## DOCUMENT PASSAGE
While many Americans want to upsize in the COVID-19 pandemic, others are still embracing a tiny home lifestyle, whether as a full residence or just a home office, finds a new survey from IPX1031, a 1031 tax exchange resource. There’s enough desire that investors still think it’s a lucrative investment, too.
Tiny homes are often considered to be 500 square feet or less.
Seventy-two percent of 2,000 Americans, surveyed in November by IPX1031, said they’d consider buying a tiny home to serve as an investment property. Sixty-three percent said they would rent out their tiny home as a long-term rental, while 37% would rent their tiny home as a short-term rental. The ideal monthly rent they’d charge for it is $900 per month for a long-term rental and $145 per night for a short-term rental, the survey found.
The tiny home appeal is growing for a backyard home office, the study also notes. With remote work growing, more than half—or 54%—of Americans say they would buy a tiny office, and 62% of remote workers say they’d consider buying one. More than half of those respondents said they’d be fine with their tiny home office being 299 square feet or smaller. Their most desired amenities for a tiny office would be windows/natural light, heating/AC, a bathroom, and a quiet setting.

Spatial grounding data:
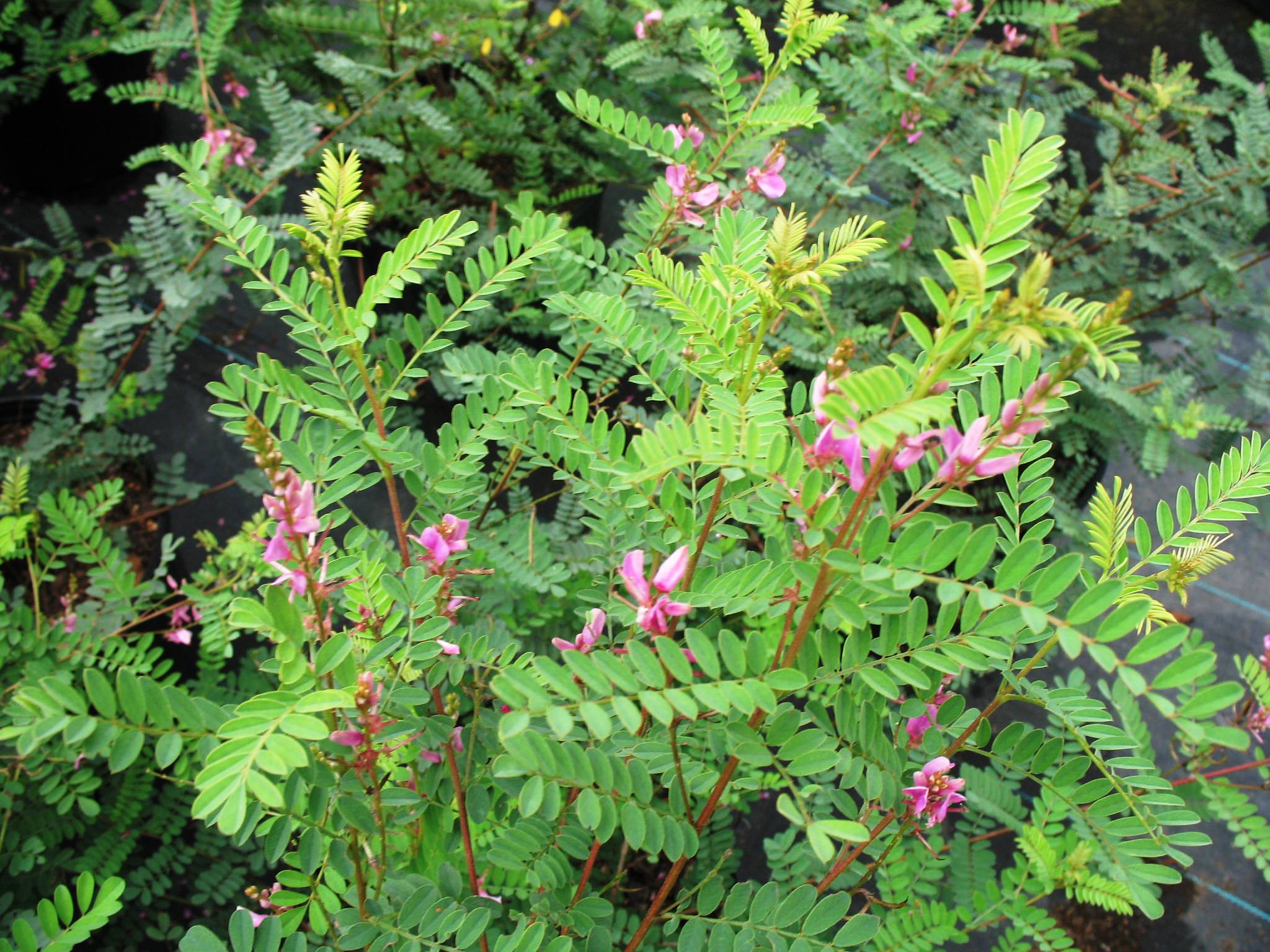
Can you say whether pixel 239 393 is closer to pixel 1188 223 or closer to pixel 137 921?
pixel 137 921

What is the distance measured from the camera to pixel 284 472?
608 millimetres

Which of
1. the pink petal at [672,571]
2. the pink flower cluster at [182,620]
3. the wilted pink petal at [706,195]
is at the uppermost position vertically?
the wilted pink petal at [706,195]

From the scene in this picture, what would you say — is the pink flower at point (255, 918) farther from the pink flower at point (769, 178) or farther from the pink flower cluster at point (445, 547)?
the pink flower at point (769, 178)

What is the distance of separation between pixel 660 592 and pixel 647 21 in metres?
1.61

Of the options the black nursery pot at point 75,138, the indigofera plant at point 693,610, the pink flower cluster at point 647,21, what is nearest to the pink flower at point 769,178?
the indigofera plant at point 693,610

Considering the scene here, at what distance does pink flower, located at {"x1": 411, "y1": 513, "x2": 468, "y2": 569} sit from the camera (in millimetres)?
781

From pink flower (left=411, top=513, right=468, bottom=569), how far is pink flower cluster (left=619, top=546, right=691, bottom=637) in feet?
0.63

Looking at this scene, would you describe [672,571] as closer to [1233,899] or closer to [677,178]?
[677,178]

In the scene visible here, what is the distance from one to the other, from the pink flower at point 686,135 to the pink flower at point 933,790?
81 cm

## ACTIVITY LIST
• a. Answer these questions from the tiny home survey passage, one line each:
(i) What size are tiny homes often considered to be?
(ii) What nightly rate would respondents charge for a short-term rental?
(iii) What percentage of remote workers say they would consider buying a tiny office?
• b. According to the tiny home survey passage, what are the most desired amenities for a tiny office? List every one.

## ANSWERS FOR EACH ITEM
• a.
(i) 500 square feet or less
(ii) $145 per night
(iii) 62%

• b.
- Windows/natural light
- Heating/AC
- A bathroom
- A quiet setting